I will give The New York Observer (formerly owned by Trump’s favorite son-in-law aide Jared Kushner) the benefit of the doubt — maybe their writer actually just doesn’t understand how the law works. On Saturday, the paper went with the headline Court Admits DNC and Debbie Wasserman Schulz Rigged Primaries Against Sanders.
Except that is not what happened at all. It’s, to borrow a term, “fake news.” Mistake or not, it sure looks like this article was printed to make Clinton and the DNC look bad.
We reported the actual facts in our article on Friday. A federal judge dismissed a lawsuit filed by hundreds of Bernie Sanders supporters alleging fraud by the Democratic National Committee.
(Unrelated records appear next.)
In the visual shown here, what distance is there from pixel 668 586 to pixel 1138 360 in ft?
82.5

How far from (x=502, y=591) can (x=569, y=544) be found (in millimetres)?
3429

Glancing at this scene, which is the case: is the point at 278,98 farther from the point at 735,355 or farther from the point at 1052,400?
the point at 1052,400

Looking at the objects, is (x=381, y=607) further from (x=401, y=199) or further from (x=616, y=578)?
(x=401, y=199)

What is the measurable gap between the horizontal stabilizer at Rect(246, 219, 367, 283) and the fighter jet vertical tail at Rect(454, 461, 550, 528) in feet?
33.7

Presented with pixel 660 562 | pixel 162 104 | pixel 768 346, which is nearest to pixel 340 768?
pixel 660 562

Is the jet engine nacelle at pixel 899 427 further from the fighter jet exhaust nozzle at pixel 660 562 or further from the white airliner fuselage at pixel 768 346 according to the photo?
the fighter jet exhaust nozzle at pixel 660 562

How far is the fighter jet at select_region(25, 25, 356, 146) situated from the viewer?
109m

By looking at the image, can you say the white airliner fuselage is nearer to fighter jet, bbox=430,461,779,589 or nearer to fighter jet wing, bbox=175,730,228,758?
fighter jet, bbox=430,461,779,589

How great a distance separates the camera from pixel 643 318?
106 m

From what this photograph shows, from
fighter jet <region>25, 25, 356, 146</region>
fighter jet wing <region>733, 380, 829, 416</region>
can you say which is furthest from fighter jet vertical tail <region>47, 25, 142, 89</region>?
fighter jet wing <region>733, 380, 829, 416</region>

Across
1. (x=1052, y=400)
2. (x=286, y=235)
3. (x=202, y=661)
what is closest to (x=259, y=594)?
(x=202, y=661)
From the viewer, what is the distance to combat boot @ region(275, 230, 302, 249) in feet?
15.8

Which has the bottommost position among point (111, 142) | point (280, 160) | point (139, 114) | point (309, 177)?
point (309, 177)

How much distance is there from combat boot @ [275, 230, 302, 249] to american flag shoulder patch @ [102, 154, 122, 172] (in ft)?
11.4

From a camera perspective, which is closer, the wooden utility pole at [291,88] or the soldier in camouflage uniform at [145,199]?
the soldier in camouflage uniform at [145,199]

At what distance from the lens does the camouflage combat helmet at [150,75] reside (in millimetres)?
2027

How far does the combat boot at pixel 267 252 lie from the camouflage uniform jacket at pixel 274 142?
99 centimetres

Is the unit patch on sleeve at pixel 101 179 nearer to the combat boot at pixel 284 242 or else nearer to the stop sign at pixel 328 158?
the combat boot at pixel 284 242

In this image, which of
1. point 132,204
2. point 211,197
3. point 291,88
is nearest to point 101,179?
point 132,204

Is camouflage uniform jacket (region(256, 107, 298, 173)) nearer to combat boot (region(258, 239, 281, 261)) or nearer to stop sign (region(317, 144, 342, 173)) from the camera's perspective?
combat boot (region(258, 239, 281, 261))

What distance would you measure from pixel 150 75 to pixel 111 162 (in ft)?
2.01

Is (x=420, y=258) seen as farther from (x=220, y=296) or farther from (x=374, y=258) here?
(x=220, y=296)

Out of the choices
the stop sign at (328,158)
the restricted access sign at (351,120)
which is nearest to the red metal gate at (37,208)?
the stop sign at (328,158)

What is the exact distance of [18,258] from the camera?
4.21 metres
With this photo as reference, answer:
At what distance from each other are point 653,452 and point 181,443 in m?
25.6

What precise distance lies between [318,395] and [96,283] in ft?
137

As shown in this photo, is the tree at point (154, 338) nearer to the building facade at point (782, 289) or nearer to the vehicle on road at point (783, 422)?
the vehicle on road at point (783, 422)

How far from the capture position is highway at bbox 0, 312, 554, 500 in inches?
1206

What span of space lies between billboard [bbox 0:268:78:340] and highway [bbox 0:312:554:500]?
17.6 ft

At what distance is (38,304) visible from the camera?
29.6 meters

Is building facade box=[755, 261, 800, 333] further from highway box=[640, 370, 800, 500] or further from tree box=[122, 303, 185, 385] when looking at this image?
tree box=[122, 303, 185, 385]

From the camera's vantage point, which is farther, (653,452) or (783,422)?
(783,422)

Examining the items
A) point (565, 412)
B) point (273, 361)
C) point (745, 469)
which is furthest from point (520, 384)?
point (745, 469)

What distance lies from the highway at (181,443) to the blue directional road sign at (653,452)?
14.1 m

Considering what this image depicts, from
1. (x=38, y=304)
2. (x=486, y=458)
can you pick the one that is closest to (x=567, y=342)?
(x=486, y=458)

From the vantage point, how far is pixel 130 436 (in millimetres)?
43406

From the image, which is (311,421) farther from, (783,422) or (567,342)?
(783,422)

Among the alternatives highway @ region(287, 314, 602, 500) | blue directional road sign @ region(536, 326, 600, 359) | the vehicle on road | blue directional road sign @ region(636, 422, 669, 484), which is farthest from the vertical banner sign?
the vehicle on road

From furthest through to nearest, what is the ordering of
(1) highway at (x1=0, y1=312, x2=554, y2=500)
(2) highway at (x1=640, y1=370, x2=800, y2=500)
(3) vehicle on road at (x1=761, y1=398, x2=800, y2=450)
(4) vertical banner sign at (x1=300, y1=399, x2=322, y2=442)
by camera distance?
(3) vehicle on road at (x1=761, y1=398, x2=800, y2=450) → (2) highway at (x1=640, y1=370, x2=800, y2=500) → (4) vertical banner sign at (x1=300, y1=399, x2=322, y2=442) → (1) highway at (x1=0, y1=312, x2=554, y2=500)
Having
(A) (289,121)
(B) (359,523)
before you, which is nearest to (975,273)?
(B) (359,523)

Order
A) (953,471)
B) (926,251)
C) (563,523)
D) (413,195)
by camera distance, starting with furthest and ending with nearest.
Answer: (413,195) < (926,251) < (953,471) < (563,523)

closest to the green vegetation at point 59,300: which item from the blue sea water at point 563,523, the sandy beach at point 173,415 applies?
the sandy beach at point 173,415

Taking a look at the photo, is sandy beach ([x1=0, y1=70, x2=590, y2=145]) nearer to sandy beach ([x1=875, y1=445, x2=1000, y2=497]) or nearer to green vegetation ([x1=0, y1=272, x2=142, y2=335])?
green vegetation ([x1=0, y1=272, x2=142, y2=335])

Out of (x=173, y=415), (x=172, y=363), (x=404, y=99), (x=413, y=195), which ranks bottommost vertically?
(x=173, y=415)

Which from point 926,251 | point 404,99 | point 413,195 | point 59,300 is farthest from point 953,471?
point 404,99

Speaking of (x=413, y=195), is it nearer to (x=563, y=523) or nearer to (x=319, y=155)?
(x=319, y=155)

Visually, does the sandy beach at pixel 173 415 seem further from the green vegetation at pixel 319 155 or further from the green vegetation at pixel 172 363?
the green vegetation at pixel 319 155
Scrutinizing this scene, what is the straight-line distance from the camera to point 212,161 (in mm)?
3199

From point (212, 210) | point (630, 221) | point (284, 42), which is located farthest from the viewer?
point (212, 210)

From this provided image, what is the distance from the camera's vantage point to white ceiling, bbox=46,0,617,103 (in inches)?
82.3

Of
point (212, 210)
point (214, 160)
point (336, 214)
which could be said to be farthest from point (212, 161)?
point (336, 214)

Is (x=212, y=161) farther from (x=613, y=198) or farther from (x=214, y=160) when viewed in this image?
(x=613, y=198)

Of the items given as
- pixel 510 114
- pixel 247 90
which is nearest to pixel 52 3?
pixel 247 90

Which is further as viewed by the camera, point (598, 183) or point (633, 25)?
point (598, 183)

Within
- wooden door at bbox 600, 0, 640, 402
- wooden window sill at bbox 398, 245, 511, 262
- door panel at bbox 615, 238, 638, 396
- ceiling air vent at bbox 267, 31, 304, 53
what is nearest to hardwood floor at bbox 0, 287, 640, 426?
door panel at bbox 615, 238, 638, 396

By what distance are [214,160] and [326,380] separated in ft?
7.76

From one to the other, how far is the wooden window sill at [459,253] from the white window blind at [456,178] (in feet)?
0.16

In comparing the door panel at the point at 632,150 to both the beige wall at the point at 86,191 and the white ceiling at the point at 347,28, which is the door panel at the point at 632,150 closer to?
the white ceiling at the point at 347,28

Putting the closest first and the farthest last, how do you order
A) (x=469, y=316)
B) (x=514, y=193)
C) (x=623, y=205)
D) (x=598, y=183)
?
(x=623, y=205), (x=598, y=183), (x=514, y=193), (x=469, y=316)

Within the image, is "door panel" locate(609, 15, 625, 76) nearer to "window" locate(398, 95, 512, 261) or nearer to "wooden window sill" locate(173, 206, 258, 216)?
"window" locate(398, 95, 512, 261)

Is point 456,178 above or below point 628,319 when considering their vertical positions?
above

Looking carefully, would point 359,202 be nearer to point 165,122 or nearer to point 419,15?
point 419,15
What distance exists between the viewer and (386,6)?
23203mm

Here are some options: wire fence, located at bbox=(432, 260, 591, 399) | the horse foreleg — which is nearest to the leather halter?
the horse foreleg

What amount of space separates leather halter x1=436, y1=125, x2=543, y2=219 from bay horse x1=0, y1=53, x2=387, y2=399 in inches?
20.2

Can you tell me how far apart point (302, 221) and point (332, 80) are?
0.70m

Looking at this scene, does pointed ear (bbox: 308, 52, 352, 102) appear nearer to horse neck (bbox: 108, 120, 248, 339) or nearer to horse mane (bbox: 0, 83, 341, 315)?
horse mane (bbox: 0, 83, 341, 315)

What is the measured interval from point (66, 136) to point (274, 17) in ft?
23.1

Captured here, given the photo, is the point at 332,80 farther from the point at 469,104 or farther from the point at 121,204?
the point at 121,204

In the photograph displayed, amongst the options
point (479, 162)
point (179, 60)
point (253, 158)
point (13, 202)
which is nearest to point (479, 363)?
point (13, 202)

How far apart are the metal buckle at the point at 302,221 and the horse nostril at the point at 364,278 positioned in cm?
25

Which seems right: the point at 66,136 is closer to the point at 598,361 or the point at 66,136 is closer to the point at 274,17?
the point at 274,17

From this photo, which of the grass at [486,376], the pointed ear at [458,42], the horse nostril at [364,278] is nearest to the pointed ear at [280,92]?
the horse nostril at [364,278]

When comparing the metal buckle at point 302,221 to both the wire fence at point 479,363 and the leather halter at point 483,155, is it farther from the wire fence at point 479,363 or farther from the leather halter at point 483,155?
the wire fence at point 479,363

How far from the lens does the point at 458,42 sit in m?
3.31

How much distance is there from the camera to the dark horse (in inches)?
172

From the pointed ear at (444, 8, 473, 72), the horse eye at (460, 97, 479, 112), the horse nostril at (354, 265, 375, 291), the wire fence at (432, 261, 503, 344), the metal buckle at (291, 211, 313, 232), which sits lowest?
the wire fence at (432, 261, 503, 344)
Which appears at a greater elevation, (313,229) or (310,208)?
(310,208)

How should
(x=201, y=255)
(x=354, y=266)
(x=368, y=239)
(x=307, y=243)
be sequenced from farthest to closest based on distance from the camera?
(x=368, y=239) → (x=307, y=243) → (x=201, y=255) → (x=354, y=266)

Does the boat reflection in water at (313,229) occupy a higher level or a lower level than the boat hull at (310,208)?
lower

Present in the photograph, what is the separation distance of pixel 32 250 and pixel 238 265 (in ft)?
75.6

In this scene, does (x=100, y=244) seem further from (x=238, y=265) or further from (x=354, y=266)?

In the lawsuit which was filed last June, the plaintiffs contend that the DNC “actively concealed its bias” from its donors and supporters and was in cahoots with the Clinton campaign to tip the scales in her favor. The Bernie backers claimed that emails released through Wikileaks bolstered their case even further. But, in an opinion released Friday, a federal judge shot them down and said they don’t have a case — at least not legally.
Here is where The Observer got a list confused. The judge wrote:
“The Court thus assumes that the DNC and Wasserman Schultz preferred Hillary Clinton as the Democratic candidate for president over Bernie Sanders or any other Democratic candidate. It assumes that they stockpiled information useful to the Clinton campaign.
But, you see, in a motion to dismiss, the judge does NOT investigate the facts of the lawsuit. But, rather, he assumes the facts are accurate (or views them mostly favorably) and decides whether — even if the facts alleged are proven out — if the plaintiffs have a case. The judge found that the Bernie Backers did not have a legal case against Wasserman or the DNC. Judge William Zloch did NOT make any factual findings about whether the election was rigged in favor of Clinton. That headline and story by The Observer is just misleading.
“Since this was a motion for dismissal on standing and other grounds, a court will assume all facts in favor of the non-moving party. In other words, a court will say that ‘even if you were to prove all of these allegations, you would still not have a case.” wrote George Washington Law Professor Jonathan Turley.
Legal misunderstanding? It sure seems like it (at the very least.)
Clarification: Kushner transferred his ownership stake in The Observer to a family trust upon joining the White House.
Update August 28, 2017: The Observer has since changed their headline and clarified the meaning of the judge’s order.
This is an opinion piece. The views expressed in this article are those of just the author.